>>>

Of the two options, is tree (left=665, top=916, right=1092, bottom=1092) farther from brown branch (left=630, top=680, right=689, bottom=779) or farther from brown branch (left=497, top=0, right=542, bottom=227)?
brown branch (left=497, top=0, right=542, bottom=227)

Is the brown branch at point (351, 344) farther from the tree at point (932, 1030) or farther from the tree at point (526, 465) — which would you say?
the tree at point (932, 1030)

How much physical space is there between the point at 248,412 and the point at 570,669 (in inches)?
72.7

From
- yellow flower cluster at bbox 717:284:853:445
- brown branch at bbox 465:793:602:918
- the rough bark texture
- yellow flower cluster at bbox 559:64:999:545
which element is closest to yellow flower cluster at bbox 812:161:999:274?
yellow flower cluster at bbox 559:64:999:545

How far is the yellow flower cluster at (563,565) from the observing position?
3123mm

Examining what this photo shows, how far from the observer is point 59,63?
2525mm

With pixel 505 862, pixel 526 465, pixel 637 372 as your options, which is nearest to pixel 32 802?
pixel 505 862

<<<
>>>

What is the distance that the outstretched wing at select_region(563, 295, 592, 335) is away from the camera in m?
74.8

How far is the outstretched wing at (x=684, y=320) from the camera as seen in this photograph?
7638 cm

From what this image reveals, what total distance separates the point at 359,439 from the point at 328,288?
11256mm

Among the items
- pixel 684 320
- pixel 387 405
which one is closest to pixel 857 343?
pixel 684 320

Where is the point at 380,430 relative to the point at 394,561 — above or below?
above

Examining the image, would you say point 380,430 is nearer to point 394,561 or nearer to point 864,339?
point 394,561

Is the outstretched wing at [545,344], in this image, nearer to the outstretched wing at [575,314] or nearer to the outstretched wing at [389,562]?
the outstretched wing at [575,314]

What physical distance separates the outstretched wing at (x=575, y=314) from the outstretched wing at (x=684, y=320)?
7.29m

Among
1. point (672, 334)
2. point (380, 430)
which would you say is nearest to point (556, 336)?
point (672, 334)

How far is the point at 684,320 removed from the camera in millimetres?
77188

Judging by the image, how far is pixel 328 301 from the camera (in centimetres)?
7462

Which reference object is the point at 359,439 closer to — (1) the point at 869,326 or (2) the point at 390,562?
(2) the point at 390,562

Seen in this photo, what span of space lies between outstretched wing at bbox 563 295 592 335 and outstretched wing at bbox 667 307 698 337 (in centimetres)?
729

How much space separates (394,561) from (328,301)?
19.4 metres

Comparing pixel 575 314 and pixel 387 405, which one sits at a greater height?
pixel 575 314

<<<
>>>

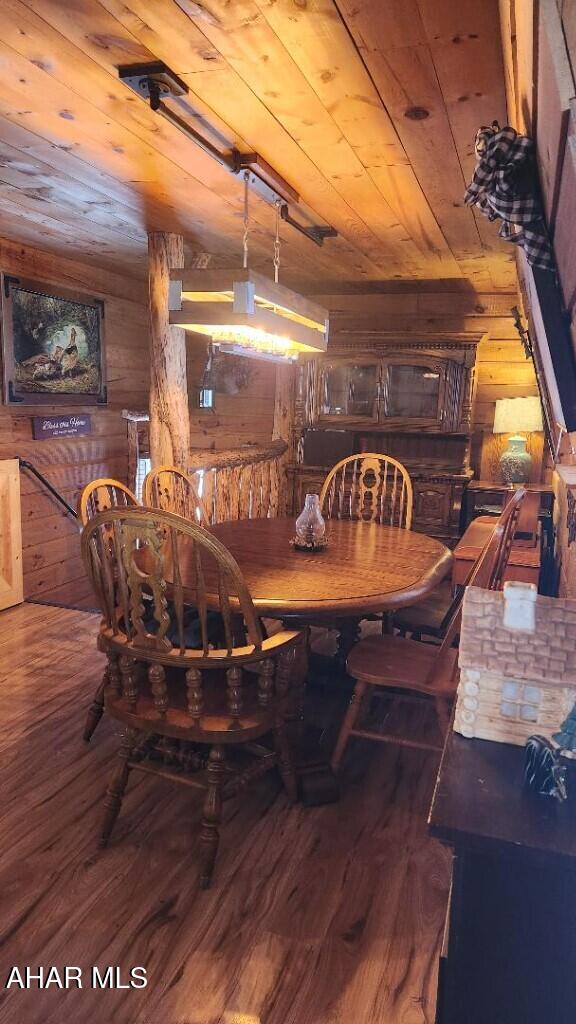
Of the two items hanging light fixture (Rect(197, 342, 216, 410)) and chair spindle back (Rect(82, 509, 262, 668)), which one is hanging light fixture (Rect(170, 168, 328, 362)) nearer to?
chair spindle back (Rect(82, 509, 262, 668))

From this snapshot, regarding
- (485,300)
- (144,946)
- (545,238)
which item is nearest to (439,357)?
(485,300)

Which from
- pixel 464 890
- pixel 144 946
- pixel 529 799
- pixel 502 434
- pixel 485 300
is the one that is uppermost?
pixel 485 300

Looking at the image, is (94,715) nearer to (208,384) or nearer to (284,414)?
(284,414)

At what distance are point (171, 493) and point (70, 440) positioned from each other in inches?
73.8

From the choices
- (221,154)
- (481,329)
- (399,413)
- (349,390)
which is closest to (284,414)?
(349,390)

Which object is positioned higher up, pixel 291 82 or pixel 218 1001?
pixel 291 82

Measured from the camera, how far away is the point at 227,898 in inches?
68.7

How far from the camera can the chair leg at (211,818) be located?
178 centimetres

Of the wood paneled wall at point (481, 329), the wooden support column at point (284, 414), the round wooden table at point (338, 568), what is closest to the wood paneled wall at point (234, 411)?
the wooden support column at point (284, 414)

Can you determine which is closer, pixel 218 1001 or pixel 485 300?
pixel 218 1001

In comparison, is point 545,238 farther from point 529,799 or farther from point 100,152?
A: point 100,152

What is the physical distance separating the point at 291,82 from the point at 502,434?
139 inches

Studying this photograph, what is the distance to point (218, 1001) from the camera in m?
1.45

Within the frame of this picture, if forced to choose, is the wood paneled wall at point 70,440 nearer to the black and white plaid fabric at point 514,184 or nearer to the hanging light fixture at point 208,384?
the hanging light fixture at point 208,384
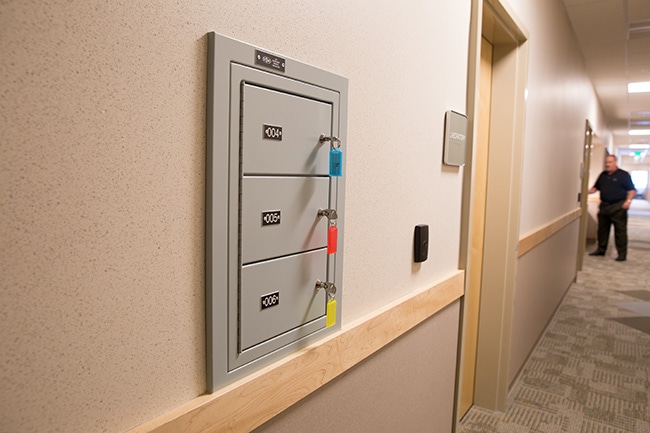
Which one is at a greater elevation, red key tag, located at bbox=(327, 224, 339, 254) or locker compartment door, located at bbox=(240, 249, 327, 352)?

<<<

=== WORK TO BE COMPLETED ===
Retype the lines from the line with "What is the distance that" up to and including the line with "19.4 metres", keeping every character the same.

=== SOLVED PROBLEM ===
What is the distance that the outstretched wing at select_region(563, 295, 592, 335) is away from the camera in m?
74.8

How far is the outstretched wing at (x=684, y=320) from the camera as seen in this photograph?
7638 cm

From what this image reveals, what total distance separates the point at 359,439 from the point at 328,288?
11256mm

Among the items
- pixel 684 320
- pixel 387 405
which one is closest to pixel 857 343?
pixel 684 320

Where is the point at 380,430 relative to the point at 394,561 — above or below?
above

Examining the image, would you say point 380,430 is nearer to point 394,561 or nearer to point 864,339?
point 394,561

Is the outstretched wing at [545,344], in this image, nearer to the outstretched wing at [575,314] or nearer to the outstretched wing at [389,562]?
the outstretched wing at [575,314]

What physical distance separates the outstretched wing at (x=575, y=314) from the outstretched wing at (x=684, y=320)?
7.29m

Among
1. point (672, 334)
2. point (380, 430)
which would you say is nearest to point (556, 336)?
point (672, 334)

How far is the point at 684,320 removed from the camera in millimetres?
77188

Judging by the image, how far is pixel 328 301 from the camera (in centimetres)?
7462

Which reference object is the point at 359,439 closer to — (1) the point at 869,326 or (2) the point at 390,562?
(2) the point at 390,562

Seen in this photo, what span of space lies between outstretched wing at bbox 563 295 592 335 and outstretched wing at bbox 667 307 698 337 (in centimetres)?
729

How much space separates (394,561) from (328,301)?
19.4 metres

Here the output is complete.